Materials provided:
········
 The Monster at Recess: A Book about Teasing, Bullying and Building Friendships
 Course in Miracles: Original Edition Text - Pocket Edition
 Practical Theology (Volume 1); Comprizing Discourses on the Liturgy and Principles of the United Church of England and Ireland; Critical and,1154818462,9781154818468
········
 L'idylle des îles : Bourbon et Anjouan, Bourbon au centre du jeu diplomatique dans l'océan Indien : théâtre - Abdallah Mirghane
········
What you will do:
In the data above, find the line that contains "The Monster at" and the line that contains "Practical Theology (Volume". Repeat exactly those lines and every line between them, and only those.

Answer space:
 The Monster at Recess: A Book about Teasing, Bullying and Building Friendships
 Course in Miracles: Original Edition Text - Pocket Edition
 Practical Theology (Volume 1); Comprizing Discourses on the Liturgy and Principles of the United Church of England and Ireland; Critical and,1154818462,9781154818468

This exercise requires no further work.